Visitors to the Glasgow Athletics Association miler meet at the Emirates Arena on Friday night witnessed this 23-year-old from Toronto taking half a minute off the Canadian indoor 5,000m record as she followed Laura Muir over the finishing line, thoroughly validating her decision to cross the Atlantic Ocean to make Glasgow her new base camp, as she trains alongside the likes of Muir, Jemma Reekie and Sol Sweeney under the watchful eye of Andy Young. With Eilidh Doyle back north of the border too, with a board role with the governing body no less, plenty of athletic talent seems to be migrating towards Scotland right now, rather than away from it.

“I’m actually moving back for the winter just to finish my degree [in physical science] in Toronto but I have decided to move to this group which has been an amazing experience,” said Stafford. “I am just so grateful to them for taking me on!”
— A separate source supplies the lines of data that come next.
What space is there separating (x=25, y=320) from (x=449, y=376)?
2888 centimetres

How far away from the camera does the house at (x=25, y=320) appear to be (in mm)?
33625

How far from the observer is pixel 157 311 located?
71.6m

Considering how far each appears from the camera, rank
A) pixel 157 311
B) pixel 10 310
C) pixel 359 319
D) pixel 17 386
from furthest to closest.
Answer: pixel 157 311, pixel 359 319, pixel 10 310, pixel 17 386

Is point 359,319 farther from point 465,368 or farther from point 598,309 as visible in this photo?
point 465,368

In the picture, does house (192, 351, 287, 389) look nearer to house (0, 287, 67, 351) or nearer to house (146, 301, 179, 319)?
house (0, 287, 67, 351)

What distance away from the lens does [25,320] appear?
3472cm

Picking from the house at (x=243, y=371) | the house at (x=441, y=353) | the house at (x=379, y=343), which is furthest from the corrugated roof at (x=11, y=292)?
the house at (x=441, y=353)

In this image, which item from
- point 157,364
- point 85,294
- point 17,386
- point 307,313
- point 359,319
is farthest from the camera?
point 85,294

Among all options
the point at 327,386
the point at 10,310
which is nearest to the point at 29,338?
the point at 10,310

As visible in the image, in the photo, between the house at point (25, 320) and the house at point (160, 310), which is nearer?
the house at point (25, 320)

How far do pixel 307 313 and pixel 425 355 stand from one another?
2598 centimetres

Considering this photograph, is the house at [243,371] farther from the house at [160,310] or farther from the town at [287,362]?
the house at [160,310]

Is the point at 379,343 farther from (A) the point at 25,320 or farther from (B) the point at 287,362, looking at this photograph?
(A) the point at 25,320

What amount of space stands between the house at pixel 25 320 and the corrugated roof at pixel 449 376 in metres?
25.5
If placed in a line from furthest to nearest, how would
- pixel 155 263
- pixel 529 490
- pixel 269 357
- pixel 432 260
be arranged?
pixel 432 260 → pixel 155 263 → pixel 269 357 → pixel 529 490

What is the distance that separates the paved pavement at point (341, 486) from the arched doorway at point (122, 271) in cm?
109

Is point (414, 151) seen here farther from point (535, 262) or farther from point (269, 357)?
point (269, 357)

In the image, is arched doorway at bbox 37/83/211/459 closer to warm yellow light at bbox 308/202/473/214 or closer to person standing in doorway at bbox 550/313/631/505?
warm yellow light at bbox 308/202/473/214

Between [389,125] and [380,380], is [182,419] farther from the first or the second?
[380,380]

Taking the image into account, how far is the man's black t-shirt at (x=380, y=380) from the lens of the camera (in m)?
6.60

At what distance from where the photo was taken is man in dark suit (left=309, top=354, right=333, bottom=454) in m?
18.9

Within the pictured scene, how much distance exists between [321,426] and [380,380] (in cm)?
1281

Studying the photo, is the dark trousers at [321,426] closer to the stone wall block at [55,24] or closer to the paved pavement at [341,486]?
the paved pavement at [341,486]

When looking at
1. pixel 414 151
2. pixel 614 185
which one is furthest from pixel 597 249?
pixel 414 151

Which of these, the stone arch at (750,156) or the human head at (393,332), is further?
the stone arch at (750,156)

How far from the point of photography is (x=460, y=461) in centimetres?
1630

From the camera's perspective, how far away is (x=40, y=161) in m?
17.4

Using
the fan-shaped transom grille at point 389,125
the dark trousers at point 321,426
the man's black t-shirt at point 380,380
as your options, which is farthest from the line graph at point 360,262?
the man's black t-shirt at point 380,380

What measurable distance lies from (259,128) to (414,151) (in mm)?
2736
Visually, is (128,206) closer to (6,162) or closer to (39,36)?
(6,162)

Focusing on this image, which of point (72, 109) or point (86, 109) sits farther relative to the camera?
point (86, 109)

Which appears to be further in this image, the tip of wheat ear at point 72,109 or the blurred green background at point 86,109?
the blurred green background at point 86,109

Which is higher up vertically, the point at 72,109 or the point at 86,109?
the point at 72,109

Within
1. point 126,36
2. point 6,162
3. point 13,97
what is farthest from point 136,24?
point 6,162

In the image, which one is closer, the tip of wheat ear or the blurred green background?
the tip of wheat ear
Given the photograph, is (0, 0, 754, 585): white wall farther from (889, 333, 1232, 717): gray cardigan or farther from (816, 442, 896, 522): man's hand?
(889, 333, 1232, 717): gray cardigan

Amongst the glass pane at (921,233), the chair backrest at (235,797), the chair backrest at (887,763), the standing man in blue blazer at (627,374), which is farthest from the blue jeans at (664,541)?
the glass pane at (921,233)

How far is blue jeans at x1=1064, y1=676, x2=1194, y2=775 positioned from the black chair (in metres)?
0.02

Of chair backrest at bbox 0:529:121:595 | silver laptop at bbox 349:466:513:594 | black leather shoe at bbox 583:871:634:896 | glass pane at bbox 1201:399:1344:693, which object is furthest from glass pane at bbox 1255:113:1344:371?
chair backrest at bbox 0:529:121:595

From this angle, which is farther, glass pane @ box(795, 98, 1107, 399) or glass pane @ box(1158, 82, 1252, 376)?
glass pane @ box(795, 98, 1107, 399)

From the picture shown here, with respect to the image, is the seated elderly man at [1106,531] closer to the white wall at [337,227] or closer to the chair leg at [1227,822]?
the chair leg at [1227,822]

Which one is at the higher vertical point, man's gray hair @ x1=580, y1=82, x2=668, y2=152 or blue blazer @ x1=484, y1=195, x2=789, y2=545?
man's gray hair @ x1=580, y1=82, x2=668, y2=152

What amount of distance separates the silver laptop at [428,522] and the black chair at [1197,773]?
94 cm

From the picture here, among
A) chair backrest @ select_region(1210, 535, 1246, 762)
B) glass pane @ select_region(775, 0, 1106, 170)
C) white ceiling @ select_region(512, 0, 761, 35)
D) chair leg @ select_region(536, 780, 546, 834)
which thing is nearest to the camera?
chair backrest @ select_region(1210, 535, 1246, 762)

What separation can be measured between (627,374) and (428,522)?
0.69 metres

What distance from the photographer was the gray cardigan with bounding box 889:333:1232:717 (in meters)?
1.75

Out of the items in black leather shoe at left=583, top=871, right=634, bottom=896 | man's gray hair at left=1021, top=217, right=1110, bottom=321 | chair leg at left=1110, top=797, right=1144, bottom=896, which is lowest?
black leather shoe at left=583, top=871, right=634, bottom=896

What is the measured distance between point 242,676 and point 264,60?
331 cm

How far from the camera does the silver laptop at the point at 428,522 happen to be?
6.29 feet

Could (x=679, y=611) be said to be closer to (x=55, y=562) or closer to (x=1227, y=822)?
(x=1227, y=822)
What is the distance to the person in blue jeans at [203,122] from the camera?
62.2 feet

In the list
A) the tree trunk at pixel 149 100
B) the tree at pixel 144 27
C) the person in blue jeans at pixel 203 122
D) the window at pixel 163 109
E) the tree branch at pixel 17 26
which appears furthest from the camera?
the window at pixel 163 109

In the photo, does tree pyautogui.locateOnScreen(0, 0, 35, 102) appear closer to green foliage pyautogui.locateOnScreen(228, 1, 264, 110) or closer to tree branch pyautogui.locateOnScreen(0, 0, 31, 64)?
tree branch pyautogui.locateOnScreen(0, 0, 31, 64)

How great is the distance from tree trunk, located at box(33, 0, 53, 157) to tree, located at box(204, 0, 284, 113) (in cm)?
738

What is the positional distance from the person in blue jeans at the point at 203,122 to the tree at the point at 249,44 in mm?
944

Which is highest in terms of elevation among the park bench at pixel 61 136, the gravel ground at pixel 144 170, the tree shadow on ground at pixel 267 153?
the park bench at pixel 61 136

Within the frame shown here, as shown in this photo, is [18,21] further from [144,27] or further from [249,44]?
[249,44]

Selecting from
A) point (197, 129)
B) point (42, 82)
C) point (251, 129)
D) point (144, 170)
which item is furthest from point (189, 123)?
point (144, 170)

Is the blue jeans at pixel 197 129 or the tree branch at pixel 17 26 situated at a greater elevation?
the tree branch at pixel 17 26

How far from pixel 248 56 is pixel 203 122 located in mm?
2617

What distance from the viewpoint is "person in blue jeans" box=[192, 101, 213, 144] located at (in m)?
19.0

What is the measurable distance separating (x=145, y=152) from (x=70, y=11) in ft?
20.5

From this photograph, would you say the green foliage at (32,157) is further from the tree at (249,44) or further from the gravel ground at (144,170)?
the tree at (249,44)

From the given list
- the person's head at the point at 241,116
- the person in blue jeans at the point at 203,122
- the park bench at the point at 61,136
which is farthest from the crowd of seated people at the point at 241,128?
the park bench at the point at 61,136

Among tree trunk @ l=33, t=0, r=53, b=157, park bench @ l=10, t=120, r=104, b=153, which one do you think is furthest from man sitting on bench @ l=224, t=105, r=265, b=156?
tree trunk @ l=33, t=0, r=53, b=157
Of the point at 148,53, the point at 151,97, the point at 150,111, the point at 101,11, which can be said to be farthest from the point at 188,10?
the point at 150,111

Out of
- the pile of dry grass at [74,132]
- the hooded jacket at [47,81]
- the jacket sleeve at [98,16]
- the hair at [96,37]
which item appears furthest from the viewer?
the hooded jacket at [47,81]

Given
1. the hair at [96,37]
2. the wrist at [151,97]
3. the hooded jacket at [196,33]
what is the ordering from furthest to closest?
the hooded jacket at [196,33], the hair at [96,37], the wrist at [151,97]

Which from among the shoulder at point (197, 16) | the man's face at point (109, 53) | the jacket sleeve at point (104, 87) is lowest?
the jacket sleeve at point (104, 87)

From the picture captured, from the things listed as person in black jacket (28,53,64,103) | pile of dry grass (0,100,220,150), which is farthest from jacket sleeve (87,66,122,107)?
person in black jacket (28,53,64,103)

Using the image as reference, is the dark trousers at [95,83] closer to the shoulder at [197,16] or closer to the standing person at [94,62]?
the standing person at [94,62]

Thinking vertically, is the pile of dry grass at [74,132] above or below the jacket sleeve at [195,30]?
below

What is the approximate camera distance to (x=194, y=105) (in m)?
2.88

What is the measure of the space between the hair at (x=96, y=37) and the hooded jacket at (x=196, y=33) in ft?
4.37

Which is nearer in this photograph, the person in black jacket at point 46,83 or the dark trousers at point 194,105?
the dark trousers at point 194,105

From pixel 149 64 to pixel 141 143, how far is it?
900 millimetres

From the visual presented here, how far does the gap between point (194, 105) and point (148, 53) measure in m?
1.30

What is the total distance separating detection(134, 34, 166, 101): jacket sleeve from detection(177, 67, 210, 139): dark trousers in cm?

Stafford, who got the opportunity at first as she was part of the same sports agency, speaks glowingly both of Muir the athlete and Muir the person. Not all athletes are quite so open when it comes to welcoming incomers to your training group who compete over the same distance. Having said that, Muir’s example has also taught her just how much more mentally tough she has to become as an athlete when it comes to competing at the sharp end. She might be polite to a fault, but few people in world sport have made more sacrifices to succeed than the 25-year-old from Milnathort.

“I didn’t know her very well. But she is amazing. She has been so gracious and so supportive and welcoming of me. She has been so friendly and she is a really kind person.

“The training is very different here obviously,” she added. “I thought I was a mentally tough person but coming here has showed me that I have to be much more mentally tough just to keep up! That is a big point of improvement for me, just improving that temperament.”

If there is something which links athletes like Muir, Stafford, Reekie and Sweeney, it is that even significant milestones can be met with a shrug and then a look ahead to the next challenge down the line. Sweeney, for instance, trimmed four seconds of his indoor 3,000m PB last Friday then declared he had been hoping to go quicker still.

“Everyone is working very hard, but everyone is also very chilled and laid back,” says Stafford. “I used to get really anxious around work outs and stuff but everyone here is down to earth but still intense so it is a good balance.”

Some good old-fashioned Scottish humour is part of the package, but Stafford – progressing well ahead of a tilt at the world championships in Doha in September – might just have the last laugh.

“Andy loves his Coca Cola and he has been lovely, very welcoming as well,” says Stafford. “He sometimes makes fun of me, but that is just the Scottish sense of humour, isn’t it?! I am Canadian, I know how to take a punch or two.”